Certes Zeus s’écroula et l’olympienne bande
Abandonna sans bruit les temples et hauts lieux
Où s’étaient tus les hymnes et laissés sans offrande.
Des prophètes hébreux au nom d’un Dieu unique
Jetèrent l’anathème sur les vieilles pratiques.
Puis un Homme apparut, qu’on prit pour le Messie.
Il exhortait les hommes à l’amour pour autrui.
Ses fidèles bientôt le dirent Fils de Dieu
Mais cela ne plut pas aux caciques du lieu :
En un procès inique on condamna sa foi
Et on le mit à mort, tout nu, sur une croix.
Ses apôtres errants s’imposèrent à Rome
Où bientôt tout le monde pria le Fils de l’Homme.
Puis durant plusieurs siècles, faisant de l’amour haine,
Leurs épigones fous placèrent dans les chaînes
Tous ceux qui à leurs yeux étaient des hérétiques
Ou qui ne croyaient pas.
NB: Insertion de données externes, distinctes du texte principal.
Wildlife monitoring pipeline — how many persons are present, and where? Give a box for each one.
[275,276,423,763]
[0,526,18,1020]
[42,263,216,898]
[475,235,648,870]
Les juges fanatiques
Condamnaient au fagot tous les non-catholiques,
Et ceux qu’on soupçonnait de manoeuvres magiques,
Les sorciers et les Juifs qu’on disait déicides,
Portés au sacrilège, engeance au coeur aride.
Pendant ces siècles-là, voilà qu’en Arabie,
Un chamelier fort pieux un beau jour entendit
Un envoyé divin qui à lui seul transmit
Du même Dieu unique des ordres différents.
Ses fidèles d’abord conquirent tout l’Orient
Avant de se lancer vers l’Afrique et l’Espagne.
Sans l’intrépide et ferme aïeul de Charlemagne
Ils eussent pu aussi s’emparer de la France.
En leur immense empire, imposant leur croyance
Ils prohibèrent toute autre profession de foi.
Depuis lors se confrontent le Croissant et la Croix.
De croisade en djihad et colonisations.
Arabes, Turcs et Francs, sans nulle concession
Sont prêts à en découdre à la moindre occasion.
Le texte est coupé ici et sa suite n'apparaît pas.